1. Review of the medical record for patient #1 revealed a Family Therapy/Discharge Meeting was held at 1400 on 8/13/14 and the patient was discharged at 1555. Review of an untimed 8/13/14 Treatment Plan Review note and the 1400 Family Therapy note made by Therapist #1 revealed it was documented the patient threatened suicide and refused to contract for safety when she found out the discharge plan was changed.

Review of the medical record revealed prior to the Family Therapy Meeting staff documented the patient denied suicidal ideation and contracts for safety. There was no documentation to reflect the registered nurse made the physician aware of the changes in the patient's condition.

This record was reviewed and discussed with the Nurse Manager for the Children's and Adolescent Units at 1130 on 9/17/14. She agreed with this finding.
VIOLATION: REASSESSMENT OF A DISCHARGE PLAN Tag No: A0821
**NOTE- TERMS IN BRACKETS HAVE BEEN EDITED TO PROTECT CONFIDENTIALITY**

Based on medical record review and staff interview it was determined the hospital failed to ensure the discharge plan was reassessed for one of one records reviewed for a patient whose discharge plan changed on the day of discharge (pt #1). This failure creates the potential for an adverse impact on the post hospital care and treatment of all patients who experience changes in the discharge plan. Findings are:


1. Review of medical record for patient #1 reveals the patient was admitted on [DATE] and discharged on [DATE]. Review of Treatment Plan documentation and Therapy notes throughout the hospitalization of the patient reveals the plan was to discharge patient to fathers home.

Review of 8/13/14 Family Therapy meeting note revealed the patient's father arrived for the 1400 meeting and informed staff and patient the plan was changed and the patient would now go to the mother's home. Therapist #1 documented the patient became upset, threatened suicide and refused to commit to safety.

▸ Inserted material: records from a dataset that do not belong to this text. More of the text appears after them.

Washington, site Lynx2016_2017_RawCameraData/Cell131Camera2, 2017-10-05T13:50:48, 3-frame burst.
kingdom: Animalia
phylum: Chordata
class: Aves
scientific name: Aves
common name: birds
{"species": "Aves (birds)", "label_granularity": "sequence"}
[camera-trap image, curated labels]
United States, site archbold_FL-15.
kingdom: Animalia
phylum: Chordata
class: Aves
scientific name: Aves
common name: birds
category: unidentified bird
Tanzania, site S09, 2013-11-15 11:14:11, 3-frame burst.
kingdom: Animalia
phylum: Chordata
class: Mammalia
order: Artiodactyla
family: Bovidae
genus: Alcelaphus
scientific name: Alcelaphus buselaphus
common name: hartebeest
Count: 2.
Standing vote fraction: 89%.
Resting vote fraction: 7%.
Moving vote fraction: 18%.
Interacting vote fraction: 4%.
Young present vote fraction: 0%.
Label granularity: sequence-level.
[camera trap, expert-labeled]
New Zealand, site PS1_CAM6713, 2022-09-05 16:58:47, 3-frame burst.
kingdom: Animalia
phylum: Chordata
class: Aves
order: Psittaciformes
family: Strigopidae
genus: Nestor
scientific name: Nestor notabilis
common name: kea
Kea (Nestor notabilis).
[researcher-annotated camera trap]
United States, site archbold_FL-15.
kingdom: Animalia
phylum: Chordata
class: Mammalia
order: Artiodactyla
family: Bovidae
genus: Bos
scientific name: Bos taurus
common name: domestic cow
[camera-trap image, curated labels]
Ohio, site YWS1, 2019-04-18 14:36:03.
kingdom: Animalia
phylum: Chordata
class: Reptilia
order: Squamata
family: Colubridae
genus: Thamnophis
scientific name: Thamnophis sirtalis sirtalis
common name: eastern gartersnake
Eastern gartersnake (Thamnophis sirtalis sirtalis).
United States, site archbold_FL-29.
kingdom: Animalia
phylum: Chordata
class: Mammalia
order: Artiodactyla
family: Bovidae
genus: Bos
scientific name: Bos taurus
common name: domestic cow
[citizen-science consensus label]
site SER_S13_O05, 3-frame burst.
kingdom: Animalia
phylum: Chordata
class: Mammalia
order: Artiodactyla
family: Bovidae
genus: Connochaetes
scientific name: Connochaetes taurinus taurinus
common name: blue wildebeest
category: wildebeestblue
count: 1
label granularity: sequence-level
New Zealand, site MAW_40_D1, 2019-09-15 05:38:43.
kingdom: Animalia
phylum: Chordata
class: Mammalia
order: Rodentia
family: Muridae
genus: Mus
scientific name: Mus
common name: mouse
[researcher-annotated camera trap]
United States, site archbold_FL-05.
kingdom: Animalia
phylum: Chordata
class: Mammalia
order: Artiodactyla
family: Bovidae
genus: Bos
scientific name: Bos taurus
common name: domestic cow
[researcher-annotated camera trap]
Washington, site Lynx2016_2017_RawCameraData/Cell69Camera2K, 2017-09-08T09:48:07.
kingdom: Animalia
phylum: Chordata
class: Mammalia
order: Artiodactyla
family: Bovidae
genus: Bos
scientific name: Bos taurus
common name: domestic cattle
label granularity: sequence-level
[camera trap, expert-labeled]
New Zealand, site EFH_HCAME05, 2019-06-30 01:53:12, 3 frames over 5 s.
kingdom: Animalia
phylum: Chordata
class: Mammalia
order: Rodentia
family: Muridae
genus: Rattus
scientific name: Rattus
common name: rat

The medical record lacks documentation to reflect the plan was reassessed by the care team prior to the 1555 discharge of the patient.

This record was reviewed and discussed with Children's Program Director at 0945 on 9/16/14. She indicated the hospital staff were not aware of the change until the family meeting occurred and acknowledged she was summoned to join the meeting due to the patient becoming very upset with the change in plan. She confirmed the record lacked documentation to reflect the care team, including the physician, reassessed the change in the discharge plan and the patient's response to the change prior to discharging the patient.